The State of Alaska is planning to auction off the subsurface rights to oil and gas activities on 4.2 million acres of private and public land in Cook Inlet Areawide Sale 85. The sale covers just about everything in the Cook Inlet Basin from the Kachemak Bay watershed to the Mat-Su Valley, including the cities of Anchorage, Kenai, and Wasilla, the Kenai, Susitna, and Yentna Rivers, Potter’s Marsh, Cook Inlet, Turnagain and Knik Arms.

Alaska’s Constitution requires the Commissioner of Natural Resources to make a determination that it is in the state’s best interest to sell resources before state oil and gas leases (or timber or mineral deposits) can be sold. State law grants broad discretionary authority to the Commissioner regarding what information is considered (or not considered) when a best interest finding is made. In the case of oil and gas lease sales, not only does the best interest finding describe the Commissioner’s decision regarding what leases will be sold, it also includes mitigation measures by which lease buyers must abide in developing the tracts they purchase.

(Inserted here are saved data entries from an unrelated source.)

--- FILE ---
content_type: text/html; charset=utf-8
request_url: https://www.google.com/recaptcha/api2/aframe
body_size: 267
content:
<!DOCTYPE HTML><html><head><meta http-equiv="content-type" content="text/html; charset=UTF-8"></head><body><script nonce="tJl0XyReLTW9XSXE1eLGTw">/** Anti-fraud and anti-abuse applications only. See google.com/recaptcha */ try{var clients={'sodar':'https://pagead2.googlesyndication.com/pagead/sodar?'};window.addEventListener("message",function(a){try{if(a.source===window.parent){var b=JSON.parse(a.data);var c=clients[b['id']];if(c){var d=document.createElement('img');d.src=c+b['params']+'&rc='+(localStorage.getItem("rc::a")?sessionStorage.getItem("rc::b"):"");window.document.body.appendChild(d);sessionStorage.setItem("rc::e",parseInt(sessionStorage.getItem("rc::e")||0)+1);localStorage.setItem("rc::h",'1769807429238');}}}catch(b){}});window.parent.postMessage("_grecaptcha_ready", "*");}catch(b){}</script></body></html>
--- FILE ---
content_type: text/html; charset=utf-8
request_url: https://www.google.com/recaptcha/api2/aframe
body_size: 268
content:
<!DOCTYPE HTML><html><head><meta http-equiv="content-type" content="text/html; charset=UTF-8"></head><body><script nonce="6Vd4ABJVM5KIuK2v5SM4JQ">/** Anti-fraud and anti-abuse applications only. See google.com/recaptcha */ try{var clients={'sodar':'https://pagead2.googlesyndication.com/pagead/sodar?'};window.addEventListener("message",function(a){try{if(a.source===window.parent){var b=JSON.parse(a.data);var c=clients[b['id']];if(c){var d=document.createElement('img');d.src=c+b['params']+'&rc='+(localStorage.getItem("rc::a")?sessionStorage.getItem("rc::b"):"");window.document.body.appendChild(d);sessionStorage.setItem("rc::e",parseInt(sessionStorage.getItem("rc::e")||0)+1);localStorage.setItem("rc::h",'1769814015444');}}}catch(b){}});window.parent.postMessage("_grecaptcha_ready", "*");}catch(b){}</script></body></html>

The oil industry has often complained that the BIF process is time-consuming and arbitrary. Consequently, two years ago, the Alaska Legislature passed a bill which allows the Commissioner to develop BIFs for the entire oil basins of the two regions in Alaska where oil and gas deposits are currently known to exist: Cook Inlet and the North Slope, including the Beaufort Sea. These “areawide” BIFs will stand for ten years with virtually no additional environmental review. During these ten year periods, the state will annually offer all unleased acreage within these areas for oil and gas leases.

Private property owners should be aware that if their land is within the Cook Inlet Basin, it is probably on the Sale 85 map. Because most private property owners do not own their subsurface mineral rights, the oil industry may buy leases from the state and drill on private land for the oil beneath, although it must compensate the surface owner for resulting damages.

Stacey Marz, Trustees’ Cook Inlet Issues Coordinator stated, “Trustees is concerned that by offering the entire Cook Inlet Basin for oil and gas activities, the state is giving the oil industry priority over other sustainable economic activities such as fishing, tourism, and wilderness-based recreation.”

In the wake of the controversy over Lease Sale 85A, which was held last December and included the lower Kenai river, Trustees and other groups were able to convince Governor Knowles to involve the public in negotiating the terms of the BIF for the Cook Inlet Areawide Sale 85. This month, the DNR will convene a stakeholders group to negotiate the terms o f the BIF for Sale 85. Trustees has been invited to participate in the negotiations, set to begin the third week of September. The negotiations will include a discussion of which lands within the sale area will be off limits to oil and gas development, as well as what mitigation measures will be required for development of oil and gas leases sold.

As a result of the Governor agreeing to negotiate the finding for Cook Inlet, the public will have a greater opportunity to discuss how to protect the region’s exceptional resources, existing economies, and subsistence ways of life in the context of state actions to expand oil and gas development. “We are cautiously optimistic that a negotiated best interest finding for Cook Inlet oil and gas development will give us a better outcome than if the BIF were left solely to the Commissioner’s discretion,” added Ann Rothe, Trustees’ Executive Director.